# PROBLEM
Update the surplus stores thread, starting with "http://www.oneshottactical.com/" and going on through "chrisf (8 Apr 2006)", so that "high-end" takes the place of "top of the line", and give that part again.

# SOURCE PASSAGE
-- Start --

# Surplus stores



## ethan (7 Apr 2006)

i was wondering if anyone had a web site i could go to to find a cadpat jacket,


----------



## army outfitters (7 Apr 2006)

Gee even I know that selling a real cadpat jacket would get you in trouble with the MP's I would not suggest asking such a question here. Good luck


----------



## Lerch (7 Apr 2006)

I'm gonna go ahead and hook you up while following the rules;

Frontenac TW and AR shirts can be found at;
http://www.davesarmysurplus.com
Gucci TW and AR shirts & smocks can be found at;
http://www.dropzonetactical.com

Most surplus stores should carry a CADPAT knockoff of some kind...


----------



## Proud Canadian (7 Apr 2006)

I know this is not a Surplus store but for the real thing 

1-800-856-8488

http://www.army.forces.gc.ca/Chief_Land_Staff/Clothe_the_soldier/hab/2/2423_e.asp


----------



## 762gunner (7 Apr 2006)

I kinda wonder to myself if wearing any kind of cadpat clothing in public is a good idea.  People will assume that such a person is in the military.

     If this person is, then obviously they will know that mixing military clothing with civvies is asking for trouble.  If this person is not in the military, joining up will get them all the cadpat they can wear (and then some).  If said person is not in the military and not joining but wearing cadpat, it might unfortunately not be illegal but it is misleading, to say the least.

     Pure civvies wearing cadpat are quietly considered by military to be wanna-be losers, and if there's evidence that said civvie is impersonating a military member (perhaps trying to get lucky), they're asking to be a prison b****.  If said person walks into a bar where there are real military people present, they might not walk out.  Some believe one has to EARN the right to wear cadpat. 

     Having a cadpat backpack or a bag is one thing.  Wearing cadpat clothing is quite another, and definitely NOT a good idea.

     Just my opinion.  Cheers.   8)


----------



## Farmboy (8 Apr 2006)

http://www.oneshottactical.com/

 We carry Cadpat Recce smocks etc. made by Drop Zone.

Only top of the line gear though, no surplus.


----------



## chrisf (8 Apr 2006)

Redneck said:
			
		

> Pure civvies wearing cadpat are quietly considered by military to be wanna-be losers, and if there's evidence that said civvie is impersonating a military member (perhaps trying to get lucky), they're asking to be a prison b****.  If said person walks into a bar where there are real military people present, they might not walk out.  Some believe one has to EARN the right to wear cadpat.



People have been wearing military surplus since the institution of crown sales... plenty of hippies and skate punks walking around in old green jackets and pants... and believe me, no one will be mistaking them for being in the military...


----------



## 762gunner (9 Apr 2006)

Of course; sorry about that, I was temporarily narrow-minded.  I was thinking about people that try and use it to their advantage and smear the rest of us.  In fact, a couple of years ago in Edmonton a young fellow was caught trying to forcefully pick up girls in a downtown mall.  It hit the news pretty hard, esp. when the reporter found out that all uniform accoutrements could be purchased at supply stores.  This was in the days of the OD uniform.

     Anyway, enough about that, I suppose.

     Cheers.


----------

-- End --

# ITEMS
-- Start --

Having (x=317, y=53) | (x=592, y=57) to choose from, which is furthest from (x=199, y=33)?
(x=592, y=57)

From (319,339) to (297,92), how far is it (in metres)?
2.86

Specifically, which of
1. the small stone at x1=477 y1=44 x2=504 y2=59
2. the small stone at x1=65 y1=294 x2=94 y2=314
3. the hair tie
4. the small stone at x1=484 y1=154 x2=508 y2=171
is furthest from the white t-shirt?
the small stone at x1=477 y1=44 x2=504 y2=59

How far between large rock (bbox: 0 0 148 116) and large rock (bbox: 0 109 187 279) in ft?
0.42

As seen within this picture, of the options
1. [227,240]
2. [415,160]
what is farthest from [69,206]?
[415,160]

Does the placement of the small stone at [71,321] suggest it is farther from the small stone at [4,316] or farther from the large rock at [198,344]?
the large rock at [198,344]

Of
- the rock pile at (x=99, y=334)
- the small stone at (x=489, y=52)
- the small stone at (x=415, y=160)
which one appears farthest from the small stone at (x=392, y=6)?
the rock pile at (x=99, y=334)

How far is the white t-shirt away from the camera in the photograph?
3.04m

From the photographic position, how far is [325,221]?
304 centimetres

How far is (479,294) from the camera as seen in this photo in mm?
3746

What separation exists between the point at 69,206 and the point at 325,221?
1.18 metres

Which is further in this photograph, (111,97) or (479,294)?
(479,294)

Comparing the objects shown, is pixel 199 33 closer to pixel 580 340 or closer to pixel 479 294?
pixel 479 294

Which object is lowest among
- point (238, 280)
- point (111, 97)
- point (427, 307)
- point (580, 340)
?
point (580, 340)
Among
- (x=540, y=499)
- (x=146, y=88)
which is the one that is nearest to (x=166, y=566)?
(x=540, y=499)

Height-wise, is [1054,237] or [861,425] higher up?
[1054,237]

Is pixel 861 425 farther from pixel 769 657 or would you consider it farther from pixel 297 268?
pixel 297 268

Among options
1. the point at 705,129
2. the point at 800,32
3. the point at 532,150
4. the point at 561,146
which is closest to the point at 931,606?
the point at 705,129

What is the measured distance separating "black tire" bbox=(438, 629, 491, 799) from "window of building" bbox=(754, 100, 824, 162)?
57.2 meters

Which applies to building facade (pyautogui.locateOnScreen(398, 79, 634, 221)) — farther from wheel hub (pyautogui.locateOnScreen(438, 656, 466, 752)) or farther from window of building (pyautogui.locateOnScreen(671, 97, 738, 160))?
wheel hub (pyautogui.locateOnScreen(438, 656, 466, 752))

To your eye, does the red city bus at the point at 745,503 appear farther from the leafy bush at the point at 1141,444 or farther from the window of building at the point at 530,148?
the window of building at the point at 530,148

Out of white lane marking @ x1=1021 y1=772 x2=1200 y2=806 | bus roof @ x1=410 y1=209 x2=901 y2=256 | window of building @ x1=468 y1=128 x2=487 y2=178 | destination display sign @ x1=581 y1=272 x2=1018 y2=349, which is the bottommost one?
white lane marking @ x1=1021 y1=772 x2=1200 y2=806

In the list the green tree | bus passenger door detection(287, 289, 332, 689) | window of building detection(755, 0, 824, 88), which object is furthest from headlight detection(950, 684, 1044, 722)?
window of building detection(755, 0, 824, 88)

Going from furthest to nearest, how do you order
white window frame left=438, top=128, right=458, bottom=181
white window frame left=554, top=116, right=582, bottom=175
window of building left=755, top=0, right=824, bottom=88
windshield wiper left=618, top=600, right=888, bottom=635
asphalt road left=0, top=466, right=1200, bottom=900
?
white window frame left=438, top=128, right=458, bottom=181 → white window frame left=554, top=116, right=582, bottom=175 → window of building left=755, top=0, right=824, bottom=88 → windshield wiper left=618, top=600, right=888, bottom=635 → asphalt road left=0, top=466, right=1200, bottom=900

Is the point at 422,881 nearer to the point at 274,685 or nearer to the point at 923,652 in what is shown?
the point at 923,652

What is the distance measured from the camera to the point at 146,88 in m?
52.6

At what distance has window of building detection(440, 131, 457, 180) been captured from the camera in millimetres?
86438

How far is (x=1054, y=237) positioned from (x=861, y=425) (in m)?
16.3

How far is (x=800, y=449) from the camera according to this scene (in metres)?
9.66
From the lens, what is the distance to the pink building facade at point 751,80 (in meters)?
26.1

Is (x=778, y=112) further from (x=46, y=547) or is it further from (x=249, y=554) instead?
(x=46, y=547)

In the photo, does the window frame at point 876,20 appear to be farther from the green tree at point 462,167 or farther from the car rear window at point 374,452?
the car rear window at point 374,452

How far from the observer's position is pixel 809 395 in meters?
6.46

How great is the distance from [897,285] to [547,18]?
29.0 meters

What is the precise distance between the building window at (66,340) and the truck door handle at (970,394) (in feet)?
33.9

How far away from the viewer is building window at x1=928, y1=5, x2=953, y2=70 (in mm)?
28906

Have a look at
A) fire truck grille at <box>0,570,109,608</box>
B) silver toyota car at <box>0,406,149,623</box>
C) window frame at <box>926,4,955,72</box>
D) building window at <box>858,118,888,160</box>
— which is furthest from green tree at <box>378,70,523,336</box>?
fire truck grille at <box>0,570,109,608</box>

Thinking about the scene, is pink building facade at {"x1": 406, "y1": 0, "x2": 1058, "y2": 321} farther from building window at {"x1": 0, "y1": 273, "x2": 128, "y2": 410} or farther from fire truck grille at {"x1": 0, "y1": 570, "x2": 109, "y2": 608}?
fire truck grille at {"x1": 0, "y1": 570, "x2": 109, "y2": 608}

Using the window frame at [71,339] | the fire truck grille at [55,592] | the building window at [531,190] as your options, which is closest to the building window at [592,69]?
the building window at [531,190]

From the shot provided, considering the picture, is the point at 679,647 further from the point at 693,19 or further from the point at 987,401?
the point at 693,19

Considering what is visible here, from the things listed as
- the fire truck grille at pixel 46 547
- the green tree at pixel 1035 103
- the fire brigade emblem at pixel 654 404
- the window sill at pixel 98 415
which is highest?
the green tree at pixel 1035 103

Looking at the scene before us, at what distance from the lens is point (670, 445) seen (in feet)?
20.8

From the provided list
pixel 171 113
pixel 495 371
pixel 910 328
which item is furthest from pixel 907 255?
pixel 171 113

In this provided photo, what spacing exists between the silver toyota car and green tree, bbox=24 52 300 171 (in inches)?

-- End --

# COMPLETE ANSWER
http://www.oneshottactical.com/

 We carry Cadpat Recce smocks etc. made by Drop Zone.

Only high-end gear though, no surplus.


----------



## chrisf (8 Apr 2006)